07:42danvet: LaughinMan ... huh ...
07:49danvet: I'm still blocked and no answers :-/
08:04fdobridge: <jekstrand> airlied: Yes, each VkDevice should have its own VM. Maybe a channel per queue, maybe a channel per device. IDK yet.
08:05airlied: we have a channel per device, but shared vma at the moment
08:06airlied:is now trying to work out how who should take care of aliasing, and if it's possible ->kind can be different which would be not a good thing
08:07airlied: not sure if we should just allow the kernel to accept binds that overlap a previous bind exactly
08:07airlied: but also have some tests that do an image in 4096 and an 8192 buffer from the one memory object
08:07airlied: so that might require extending a vm allocation
08:08airlied: tomorrow's problem
08:35jekstrand: airlied: We very much need to support two different VA bindings with different kinds pointing at the same BO range.

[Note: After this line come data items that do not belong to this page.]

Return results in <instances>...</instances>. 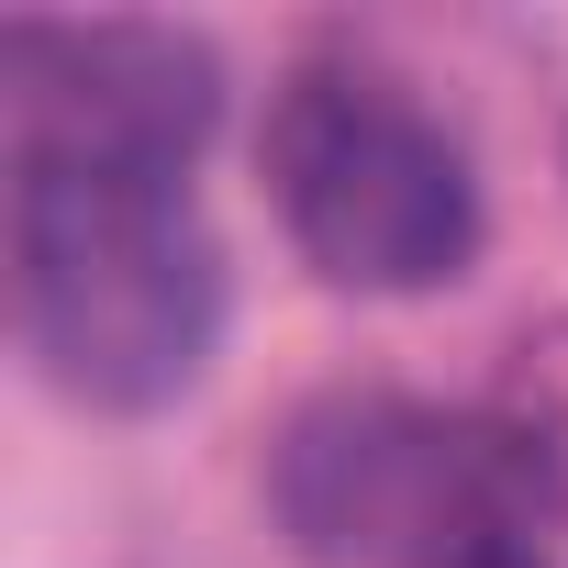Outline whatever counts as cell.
<instances>
[{"label": "cell", "instance_id": "obj_2", "mask_svg": "<svg viewBox=\"0 0 568 568\" xmlns=\"http://www.w3.org/2000/svg\"><path fill=\"white\" fill-rule=\"evenodd\" d=\"M267 190L335 291H446L479 256L468 145L368 68H302L267 112Z\"/></svg>", "mask_w": 568, "mask_h": 568}, {"label": "cell", "instance_id": "obj_5", "mask_svg": "<svg viewBox=\"0 0 568 568\" xmlns=\"http://www.w3.org/2000/svg\"><path fill=\"white\" fill-rule=\"evenodd\" d=\"M479 568H535V557H524V546H490V557H479Z\"/></svg>", "mask_w": 568, "mask_h": 568}, {"label": "cell", "instance_id": "obj_1", "mask_svg": "<svg viewBox=\"0 0 568 568\" xmlns=\"http://www.w3.org/2000/svg\"><path fill=\"white\" fill-rule=\"evenodd\" d=\"M12 324L23 357L90 413L179 402L223 335V245L190 179L12 168Z\"/></svg>", "mask_w": 568, "mask_h": 568}, {"label": "cell", "instance_id": "obj_4", "mask_svg": "<svg viewBox=\"0 0 568 568\" xmlns=\"http://www.w3.org/2000/svg\"><path fill=\"white\" fill-rule=\"evenodd\" d=\"M223 68L179 23H0V156L12 168H156L190 179Z\"/></svg>", "mask_w": 568, "mask_h": 568}, {"label": "cell", "instance_id": "obj_3", "mask_svg": "<svg viewBox=\"0 0 568 568\" xmlns=\"http://www.w3.org/2000/svg\"><path fill=\"white\" fill-rule=\"evenodd\" d=\"M278 501L291 535L335 568H479L490 546H513L501 468L479 457V435L402 402L313 413L278 457Z\"/></svg>", "mask_w": 568, "mask_h": 568}]
</instances>
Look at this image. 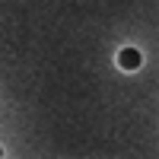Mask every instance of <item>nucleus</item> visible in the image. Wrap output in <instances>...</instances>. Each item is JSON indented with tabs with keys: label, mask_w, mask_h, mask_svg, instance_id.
<instances>
[{
	"label": "nucleus",
	"mask_w": 159,
	"mask_h": 159,
	"mask_svg": "<svg viewBox=\"0 0 159 159\" xmlns=\"http://www.w3.org/2000/svg\"><path fill=\"white\" fill-rule=\"evenodd\" d=\"M0 156H3V150H0Z\"/></svg>",
	"instance_id": "2"
},
{
	"label": "nucleus",
	"mask_w": 159,
	"mask_h": 159,
	"mask_svg": "<svg viewBox=\"0 0 159 159\" xmlns=\"http://www.w3.org/2000/svg\"><path fill=\"white\" fill-rule=\"evenodd\" d=\"M118 64H121L124 70H137V67H140V51H134V48H124L121 54H118Z\"/></svg>",
	"instance_id": "1"
}]
</instances>
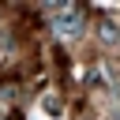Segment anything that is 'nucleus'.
Returning <instances> with one entry per match:
<instances>
[{"instance_id": "nucleus-2", "label": "nucleus", "mask_w": 120, "mask_h": 120, "mask_svg": "<svg viewBox=\"0 0 120 120\" xmlns=\"http://www.w3.org/2000/svg\"><path fill=\"white\" fill-rule=\"evenodd\" d=\"M101 38H105V41H116V26H112V22H101Z\"/></svg>"}, {"instance_id": "nucleus-1", "label": "nucleus", "mask_w": 120, "mask_h": 120, "mask_svg": "<svg viewBox=\"0 0 120 120\" xmlns=\"http://www.w3.org/2000/svg\"><path fill=\"white\" fill-rule=\"evenodd\" d=\"M79 19H82L79 8H64V15L56 19V30H64V34L71 38V34H79Z\"/></svg>"}]
</instances>
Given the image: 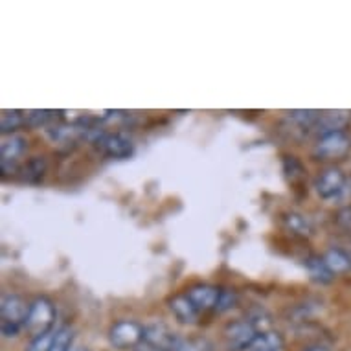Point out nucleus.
Masks as SVG:
<instances>
[{"instance_id": "f257e3e1", "label": "nucleus", "mask_w": 351, "mask_h": 351, "mask_svg": "<svg viewBox=\"0 0 351 351\" xmlns=\"http://www.w3.org/2000/svg\"><path fill=\"white\" fill-rule=\"evenodd\" d=\"M28 313L29 305L21 296H15V294L4 296L2 305H0V329H2V335L6 339L17 337L19 331L26 328Z\"/></svg>"}, {"instance_id": "f03ea898", "label": "nucleus", "mask_w": 351, "mask_h": 351, "mask_svg": "<svg viewBox=\"0 0 351 351\" xmlns=\"http://www.w3.org/2000/svg\"><path fill=\"white\" fill-rule=\"evenodd\" d=\"M53 320H56V307L48 298H37L29 305L28 320H26V331L34 335V339L40 335L52 331Z\"/></svg>"}, {"instance_id": "7ed1b4c3", "label": "nucleus", "mask_w": 351, "mask_h": 351, "mask_svg": "<svg viewBox=\"0 0 351 351\" xmlns=\"http://www.w3.org/2000/svg\"><path fill=\"white\" fill-rule=\"evenodd\" d=\"M351 149V140L344 131H337V133L322 134L318 138L313 155L320 158V160H333L344 156Z\"/></svg>"}, {"instance_id": "20e7f679", "label": "nucleus", "mask_w": 351, "mask_h": 351, "mask_svg": "<svg viewBox=\"0 0 351 351\" xmlns=\"http://www.w3.org/2000/svg\"><path fill=\"white\" fill-rule=\"evenodd\" d=\"M110 344L118 350H129V348H138V344L144 340V328L136 322H123L114 324L109 331Z\"/></svg>"}, {"instance_id": "39448f33", "label": "nucleus", "mask_w": 351, "mask_h": 351, "mask_svg": "<svg viewBox=\"0 0 351 351\" xmlns=\"http://www.w3.org/2000/svg\"><path fill=\"white\" fill-rule=\"evenodd\" d=\"M94 145L110 158H127L134 151L133 140L120 133H101L94 140Z\"/></svg>"}, {"instance_id": "423d86ee", "label": "nucleus", "mask_w": 351, "mask_h": 351, "mask_svg": "<svg viewBox=\"0 0 351 351\" xmlns=\"http://www.w3.org/2000/svg\"><path fill=\"white\" fill-rule=\"evenodd\" d=\"M258 335V329H256V326H254L250 320H237V322H232L226 326V346H228V350L230 351L247 350Z\"/></svg>"}, {"instance_id": "0eeeda50", "label": "nucleus", "mask_w": 351, "mask_h": 351, "mask_svg": "<svg viewBox=\"0 0 351 351\" xmlns=\"http://www.w3.org/2000/svg\"><path fill=\"white\" fill-rule=\"evenodd\" d=\"M24 149H26V140L23 136L12 134L10 138L2 142V147H0V167H2V175L17 173V160L19 156H23Z\"/></svg>"}, {"instance_id": "6e6552de", "label": "nucleus", "mask_w": 351, "mask_h": 351, "mask_svg": "<svg viewBox=\"0 0 351 351\" xmlns=\"http://www.w3.org/2000/svg\"><path fill=\"white\" fill-rule=\"evenodd\" d=\"M346 184V177L344 173L337 169V167H331V169H326V171L320 175L317 179V193L322 199H333L340 193V191L344 190Z\"/></svg>"}, {"instance_id": "1a4fd4ad", "label": "nucleus", "mask_w": 351, "mask_h": 351, "mask_svg": "<svg viewBox=\"0 0 351 351\" xmlns=\"http://www.w3.org/2000/svg\"><path fill=\"white\" fill-rule=\"evenodd\" d=\"M219 294H221V289L213 287V285H208V283H202V285H195L188 291V298L199 313L208 311V309H215L217 305Z\"/></svg>"}, {"instance_id": "9d476101", "label": "nucleus", "mask_w": 351, "mask_h": 351, "mask_svg": "<svg viewBox=\"0 0 351 351\" xmlns=\"http://www.w3.org/2000/svg\"><path fill=\"white\" fill-rule=\"evenodd\" d=\"M177 340H179V337L171 333L164 324H151V326L144 328V342L153 346V348L171 351Z\"/></svg>"}, {"instance_id": "9b49d317", "label": "nucleus", "mask_w": 351, "mask_h": 351, "mask_svg": "<svg viewBox=\"0 0 351 351\" xmlns=\"http://www.w3.org/2000/svg\"><path fill=\"white\" fill-rule=\"evenodd\" d=\"M350 112L348 110H329V112H320L318 123L315 129H318L322 134L328 133H337L342 131L346 123L350 121Z\"/></svg>"}, {"instance_id": "f8f14e48", "label": "nucleus", "mask_w": 351, "mask_h": 351, "mask_svg": "<svg viewBox=\"0 0 351 351\" xmlns=\"http://www.w3.org/2000/svg\"><path fill=\"white\" fill-rule=\"evenodd\" d=\"M169 307H171L173 315L177 317V320L182 324H193L199 317V311L195 309V305L191 304L190 298L182 294V296H175V298L169 302Z\"/></svg>"}, {"instance_id": "ddd939ff", "label": "nucleus", "mask_w": 351, "mask_h": 351, "mask_svg": "<svg viewBox=\"0 0 351 351\" xmlns=\"http://www.w3.org/2000/svg\"><path fill=\"white\" fill-rule=\"evenodd\" d=\"M283 337L276 331H261V333L252 340L247 351H282Z\"/></svg>"}, {"instance_id": "4468645a", "label": "nucleus", "mask_w": 351, "mask_h": 351, "mask_svg": "<svg viewBox=\"0 0 351 351\" xmlns=\"http://www.w3.org/2000/svg\"><path fill=\"white\" fill-rule=\"evenodd\" d=\"M305 269L309 272L313 282L317 283H329L335 278V274L329 271V267L326 265L324 258H318V256H311V258L305 259Z\"/></svg>"}, {"instance_id": "2eb2a0df", "label": "nucleus", "mask_w": 351, "mask_h": 351, "mask_svg": "<svg viewBox=\"0 0 351 351\" xmlns=\"http://www.w3.org/2000/svg\"><path fill=\"white\" fill-rule=\"evenodd\" d=\"M283 226H285V230H289L294 236L305 237L311 234V223H309V219L302 215V213H285L282 217Z\"/></svg>"}, {"instance_id": "dca6fc26", "label": "nucleus", "mask_w": 351, "mask_h": 351, "mask_svg": "<svg viewBox=\"0 0 351 351\" xmlns=\"http://www.w3.org/2000/svg\"><path fill=\"white\" fill-rule=\"evenodd\" d=\"M324 261L333 274H346L348 271H351V256L346 254L344 250H339V248L329 250L324 256Z\"/></svg>"}, {"instance_id": "f3484780", "label": "nucleus", "mask_w": 351, "mask_h": 351, "mask_svg": "<svg viewBox=\"0 0 351 351\" xmlns=\"http://www.w3.org/2000/svg\"><path fill=\"white\" fill-rule=\"evenodd\" d=\"M21 173H23V179L26 182H39L47 173V160L40 156H34L32 160L26 162V166L21 169Z\"/></svg>"}, {"instance_id": "a211bd4d", "label": "nucleus", "mask_w": 351, "mask_h": 351, "mask_svg": "<svg viewBox=\"0 0 351 351\" xmlns=\"http://www.w3.org/2000/svg\"><path fill=\"white\" fill-rule=\"evenodd\" d=\"M289 118L300 125L302 129H315L318 123V118H320V112L318 110H291L289 112Z\"/></svg>"}, {"instance_id": "6ab92c4d", "label": "nucleus", "mask_w": 351, "mask_h": 351, "mask_svg": "<svg viewBox=\"0 0 351 351\" xmlns=\"http://www.w3.org/2000/svg\"><path fill=\"white\" fill-rule=\"evenodd\" d=\"M24 121H26V118H24L21 110H4L2 120H0V129H2L4 134L13 133V131H17L19 127H23Z\"/></svg>"}, {"instance_id": "aec40b11", "label": "nucleus", "mask_w": 351, "mask_h": 351, "mask_svg": "<svg viewBox=\"0 0 351 351\" xmlns=\"http://www.w3.org/2000/svg\"><path fill=\"white\" fill-rule=\"evenodd\" d=\"M72 339H74L72 329L70 328L58 329L56 335H53V342L50 351H70L72 350Z\"/></svg>"}, {"instance_id": "412c9836", "label": "nucleus", "mask_w": 351, "mask_h": 351, "mask_svg": "<svg viewBox=\"0 0 351 351\" xmlns=\"http://www.w3.org/2000/svg\"><path fill=\"white\" fill-rule=\"evenodd\" d=\"M171 351H212L206 340H186L180 339L175 342Z\"/></svg>"}, {"instance_id": "4be33fe9", "label": "nucleus", "mask_w": 351, "mask_h": 351, "mask_svg": "<svg viewBox=\"0 0 351 351\" xmlns=\"http://www.w3.org/2000/svg\"><path fill=\"white\" fill-rule=\"evenodd\" d=\"M236 304H237L236 291H232V289H221L217 305H215V311L225 313L228 311V309H232V307H236Z\"/></svg>"}, {"instance_id": "5701e85b", "label": "nucleus", "mask_w": 351, "mask_h": 351, "mask_svg": "<svg viewBox=\"0 0 351 351\" xmlns=\"http://www.w3.org/2000/svg\"><path fill=\"white\" fill-rule=\"evenodd\" d=\"M283 171L287 173V177L293 180V182L304 177V166H302L298 158H294V156H285V160H283Z\"/></svg>"}, {"instance_id": "b1692460", "label": "nucleus", "mask_w": 351, "mask_h": 351, "mask_svg": "<svg viewBox=\"0 0 351 351\" xmlns=\"http://www.w3.org/2000/svg\"><path fill=\"white\" fill-rule=\"evenodd\" d=\"M58 116V112H53V110H32L26 116V121H28L29 125L34 127H40V125H47L48 121L53 120Z\"/></svg>"}, {"instance_id": "393cba45", "label": "nucleus", "mask_w": 351, "mask_h": 351, "mask_svg": "<svg viewBox=\"0 0 351 351\" xmlns=\"http://www.w3.org/2000/svg\"><path fill=\"white\" fill-rule=\"evenodd\" d=\"M53 335H56V331H50V333H45L37 337V339H34V342L29 344L28 351H50L53 342Z\"/></svg>"}, {"instance_id": "a878e982", "label": "nucleus", "mask_w": 351, "mask_h": 351, "mask_svg": "<svg viewBox=\"0 0 351 351\" xmlns=\"http://www.w3.org/2000/svg\"><path fill=\"white\" fill-rule=\"evenodd\" d=\"M339 223L344 226L346 230L351 232V208L350 210H344V212L339 213Z\"/></svg>"}, {"instance_id": "bb28decb", "label": "nucleus", "mask_w": 351, "mask_h": 351, "mask_svg": "<svg viewBox=\"0 0 351 351\" xmlns=\"http://www.w3.org/2000/svg\"><path fill=\"white\" fill-rule=\"evenodd\" d=\"M133 351H167V350H160V348H153L149 344H144V346H138V348H134Z\"/></svg>"}, {"instance_id": "cd10ccee", "label": "nucleus", "mask_w": 351, "mask_h": 351, "mask_svg": "<svg viewBox=\"0 0 351 351\" xmlns=\"http://www.w3.org/2000/svg\"><path fill=\"white\" fill-rule=\"evenodd\" d=\"M70 351H86V350H85V348H72Z\"/></svg>"}, {"instance_id": "c85d7f7f", "label": "nucleus", "mask_w": 351, "mask_h": 351, "mask_svg": "<svg viewBox=\"0 0 351 351\" xmlns=\"http://www.w3.org/2000/svg\"><path fill=\"white\" fill-rule=\"evenodd\" d=\"M309 351H328V350H322V348H317V350H309Z\"/></svg>"}]
</instances>
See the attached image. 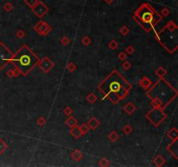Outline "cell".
<instances>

08:35jekstrand: s/VA bindings/VA ranges/
10:16airlied: jekstrand: yeah i think i might have the wrong model in the vk driver right now, will dig more tomorrow
14:44jekstrand: airlied: Probably
14:44jekstrand: Pass: 223920, Fail: 472, Crash: 339, Warn: 4, Skip: 1335730, Flake: 98, Duration: 14:28
14:44jekstrand: Alright, sportsfans. I'm merging MSAA. There are still compiler bugs but I'll deal with those with the new compiler.
14:58karolherbst: sounds like a plan :)
14:58karolherbst: the sooner we get rid of codegen the better
16:36jekstrand: fifo: PBDMA0: 01000000  ch 33 [017f7ef000 deqp-vk] subc 0 mthd 0000 data 00000000
16:36jekstrand: Uh, what?
16:37karolherbst: yeah, that sometimes still happens, maybe submited an empty buffer?
16:37jekstrand: I don't think so
16:38jekstrand: Yeah, no. That's not possible.